Interview

Off the Charts: Tony Barbagallo, VP of Marketing at ClustrixDB

Posted by melissa on February 11, 2014 Off The Charts

ClustrixDBis an impressive real-time scalable database that’s ideal for analytical uses when paired with Chartio. In the following post we interview Tony Barbagallo, vice president of marketing at Clustrix, about the database. If you happen to be at Strata this week, stop by the Clustrix booth to learn more about Clustrix and see Chartio visualize data across all nodes of the ClustrixDB. If you are a ClustrixDB user and want to connect to Chartio to visualize your data, it is just like connecting to a MySQL database. Follow the MySQL connection instructions within the app.

First off, tell us a little about Clustrix.

Clustrix was founded with the notion that scale-out SQL can provide a business critical platform that is the next-generation system of record that keeps transactional data, reference data, and processed social data delivering massive transaction volume. Our goal is to enable real-time analytics at this intersection of data with the power and simplicity of SQL, so you can do all these things without an army of hard-to-find database engineering talent.

Strata is kicking off today, and we think there will be a lot of conversations about how the cloud has introduced scalable databases and real-time analytics. Tell us how Clustrix plays a part in that.

ClustrixDB was built specifically as a SQL database that can scale seamlessly in the cloud. The cloud has become the perfect medium for flexible performance with the ability to scale performance up seamlessly by adding commodity hardware. ClustrixDB was designed to take maximum advantage of this flexibility. Scaling ClustrixDB as database performance and capacity needs grow is accomplished by simply spinning up a new server and adding it to the cluster. ClustrixDB handles the rest.

Clustrix makes for fast querying on the database. How do you do that?

ClustrixDB was designed from the ground up to solve the challenge of scale in the cloud and offer superfast querying of the database. This was accomplished through the precise implementation of a shared-nothing architecture, intelligent data distribution, and distributed query processing. The key characteristic of a shared-nothing architecture is that every node owns part of the data, evenly dividing responsibility for reading and writing to the data and reducing contention. Second, the ClustrixDB Rebalancer ensures that the data and the workload are distributed evenly across the cluster. Given any primary or secondary key, with ClustrixDB slicing every node knows which node owns the data. Lastly, ClustrixDB moves code to where the data is rather than pulling data to the query node. This approach minimizes data movement across the cluster. As the number of queries grows, data motion across the cluster is minimized, allowing ClustrixDB to scale linearly.

Database engine, query complier and data map

How do you compare to other big data relational databases (like Redshift/ ParAccel)?

Relational databases such as Redshift are designed for data warehousing, rather than to be an operational database. These databases are columnar and are focused only on analytics.
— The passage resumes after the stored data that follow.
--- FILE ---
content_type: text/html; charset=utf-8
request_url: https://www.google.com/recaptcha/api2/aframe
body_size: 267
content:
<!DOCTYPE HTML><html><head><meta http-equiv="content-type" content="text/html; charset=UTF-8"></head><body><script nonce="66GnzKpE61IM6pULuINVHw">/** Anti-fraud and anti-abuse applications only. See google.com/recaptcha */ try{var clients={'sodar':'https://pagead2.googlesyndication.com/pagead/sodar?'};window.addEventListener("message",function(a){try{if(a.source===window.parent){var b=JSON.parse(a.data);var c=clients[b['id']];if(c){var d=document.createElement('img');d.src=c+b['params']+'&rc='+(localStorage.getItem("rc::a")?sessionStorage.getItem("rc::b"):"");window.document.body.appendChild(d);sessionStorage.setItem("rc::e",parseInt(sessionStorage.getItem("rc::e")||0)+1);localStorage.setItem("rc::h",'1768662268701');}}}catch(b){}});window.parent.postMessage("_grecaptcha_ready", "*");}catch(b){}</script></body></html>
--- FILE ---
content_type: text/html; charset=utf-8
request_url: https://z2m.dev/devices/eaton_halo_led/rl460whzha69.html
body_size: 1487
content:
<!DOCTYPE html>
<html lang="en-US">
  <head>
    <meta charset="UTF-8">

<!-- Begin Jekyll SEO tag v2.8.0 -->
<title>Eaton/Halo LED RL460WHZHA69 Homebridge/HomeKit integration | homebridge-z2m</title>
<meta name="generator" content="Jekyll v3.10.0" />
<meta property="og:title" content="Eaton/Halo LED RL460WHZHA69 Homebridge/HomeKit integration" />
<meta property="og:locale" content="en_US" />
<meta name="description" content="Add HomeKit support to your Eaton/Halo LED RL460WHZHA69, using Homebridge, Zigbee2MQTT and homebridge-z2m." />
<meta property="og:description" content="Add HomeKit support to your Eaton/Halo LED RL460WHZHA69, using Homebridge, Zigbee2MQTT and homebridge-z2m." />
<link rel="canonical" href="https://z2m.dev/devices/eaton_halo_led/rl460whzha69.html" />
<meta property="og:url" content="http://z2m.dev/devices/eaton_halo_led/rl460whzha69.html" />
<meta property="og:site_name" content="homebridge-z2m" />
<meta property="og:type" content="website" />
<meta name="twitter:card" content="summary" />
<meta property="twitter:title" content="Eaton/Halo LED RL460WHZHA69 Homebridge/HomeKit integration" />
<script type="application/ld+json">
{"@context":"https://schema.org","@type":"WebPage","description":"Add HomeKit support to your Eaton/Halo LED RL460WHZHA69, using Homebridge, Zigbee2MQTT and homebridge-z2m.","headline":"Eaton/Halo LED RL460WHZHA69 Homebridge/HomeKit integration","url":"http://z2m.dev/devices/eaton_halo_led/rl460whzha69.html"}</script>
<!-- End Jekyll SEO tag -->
However, they are not designed to handle transactional workloads that include heavy reads, writes and updates. Every row in a columnar database has to be broken into columns and stored in multiple places and updates are very slow.

ClustrixDB on the other hand, is a relational database that operates on row-based data. It can support massive transaction volumes. In addition, it has massively parallel processing associated with columnar warehouses, that allows ClustrixDB to run significantly faster real-time analytics allowing the user to get real-time insights into the latest operational data.

For a while all anyone talked about was Hadoop, but there seems to be a resurgence of SQL and relational databases. Do you agree and why is that?

Yes, SQL is back in vogue. Application developers that have been using proprietary NoSQL interfaces are beginning to understand the tradeoffs in production environments. They’re coming to appreciate the ease of SQL and the ACID guarantees that come with it. In operational databases, data warehousing and everything in between, vendors are now implementing SQL. CQL for Cassandra, SQL on Hadoop and the recent SumAll move to use a SQL layer on top of MongoDB to get better analytics, are all part of this shift in the industry.

SQL is back in vogue. Application developers that have been using proprietary NoSQL interfaces are beginning to understand the tradeoffs in production environments.

What are other trends you are seeing with companies and their databases?

Real-time analytics are becoming increasingly important because capturing transactions and analyzing them in the same data-management performance tier produces the fastest possible response. This has led to the latest trend toward using in-memory databases. However, for most applications, less than 20 percent of the data is hot and accessed very frequently. The rest of the data is cold and accessed less frequently or rarely, if ever. In-memory databases insist on putting all data into memory which is not cost-effective for most applications.

In-memory databases insist on putting all data into memory which is not cost-effective for most applications.

Clustrix is taking a different approach with ClustrixDB, whereby the hot data is stored in RAM and the remainder on SSDs or spinning disks. The smart combination of memory and SSDs for real-time analytics achieves the highest performance while significantly reducing overall hardware costs. For instance, two terabytes of RAM on AWS for $28 per hour costs approximately $245,000 a year, whereas that same storage capacity using SSDs costs just $1.6 per hour or approximately $14,000 annually.